CHSPSC emphasized that the indemnification section extended an indemnification right to CHS “and its Affiliates.” Along similar lines, CHSPSC underscored language in Section 12.22 that “the terms . . . of this Agreement are intended solely for the benefit of  [CHS and its] Affiliates.” Also, CHSPSC was alleged to be a CHS Affiliate. The Court of Chancery was satisfied that CHSPSC’s reading was reasonable.
The Court also found Steward’s interpretation of the APA was also reasonable. Steward emphasized the second clause in Section 12.22, where the parties stated, “it is not the intention of the parties to confer, and this Agreement shall not confer, third-party beneficiary rights upon any other person other than the Seller Entities. . . .” Because, as Steward argued, the Seller Entities were all “Affiliates” of CHS as that term is used in the APA, the only way to ascribe independent meaning to the second clause in Section 12.22 was to read it as limiting the universe of CHS “Affiliates” entitled to third party beneficiary status (i.e., only the “Seller Entities”).
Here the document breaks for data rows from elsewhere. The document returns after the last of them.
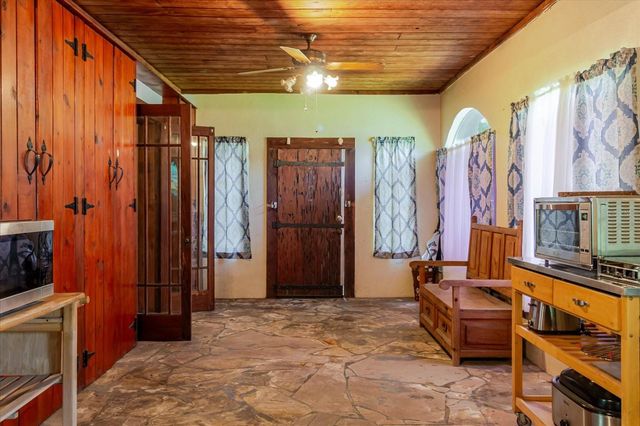 12115 S US HWY 41, Gibsonton, FL 33534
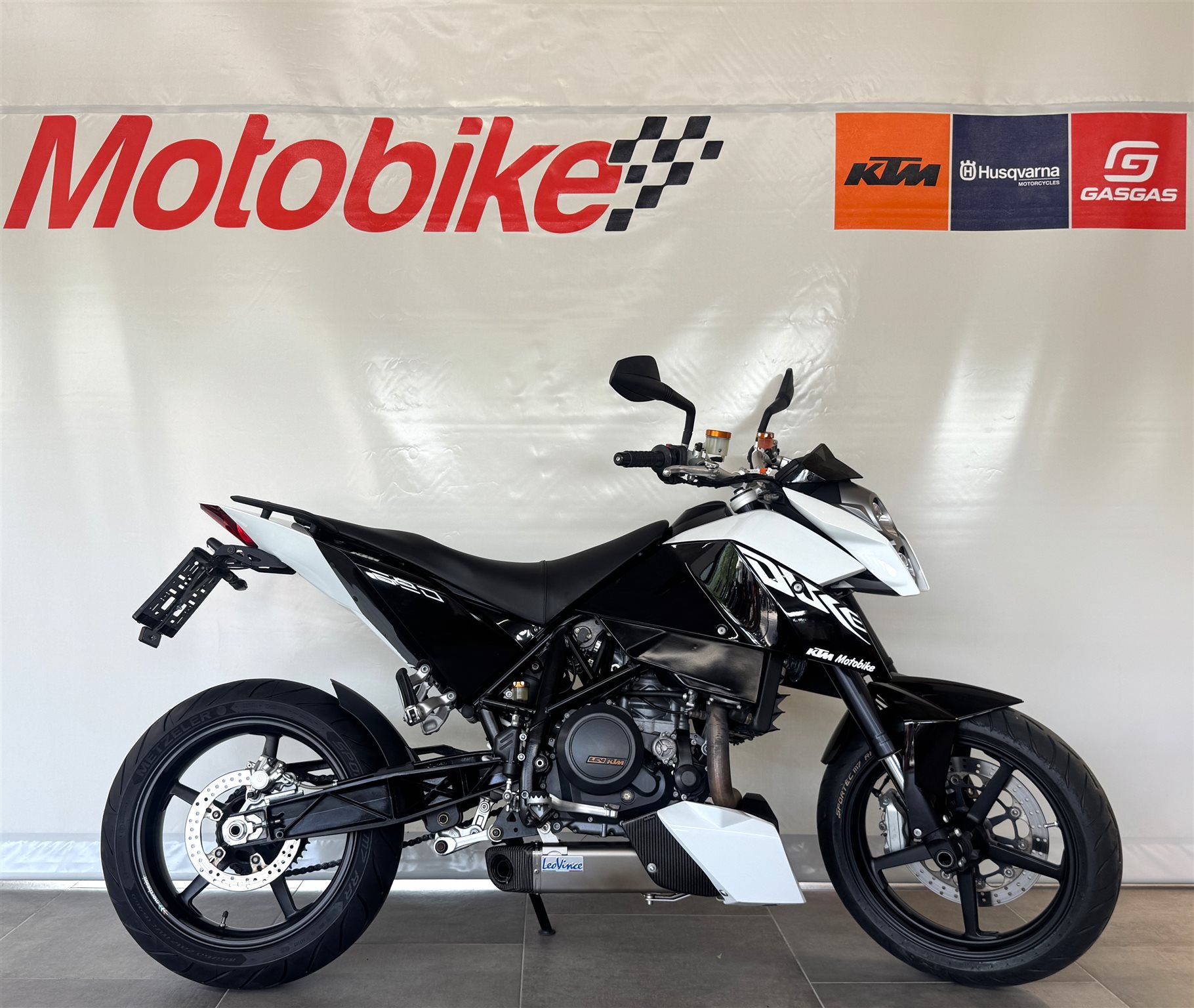 KTM 690 Duke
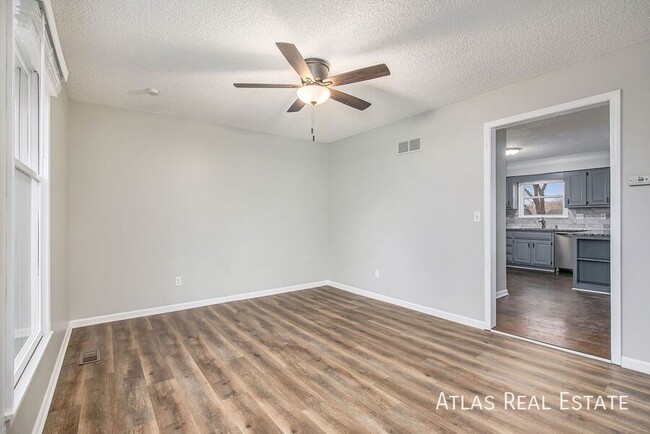 Foto del edificio - 5711 W 157th Terrace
If all CHS “Affiliates” had third-party beneficiary standing, then the second clause in Section 12.22 added nothing.
The Court denied Steward’s motion to dismiss the claim. The Court was satisfied the APA was ambiguous as to whether CHSPSC has standing to sue for indemnity as a third party beneficiary. Because the APA was ambiguous, it could not be determined on the pleadings whether “an express, enforceable contract that controls” CHSPSC’s relationship with Steward actually existed.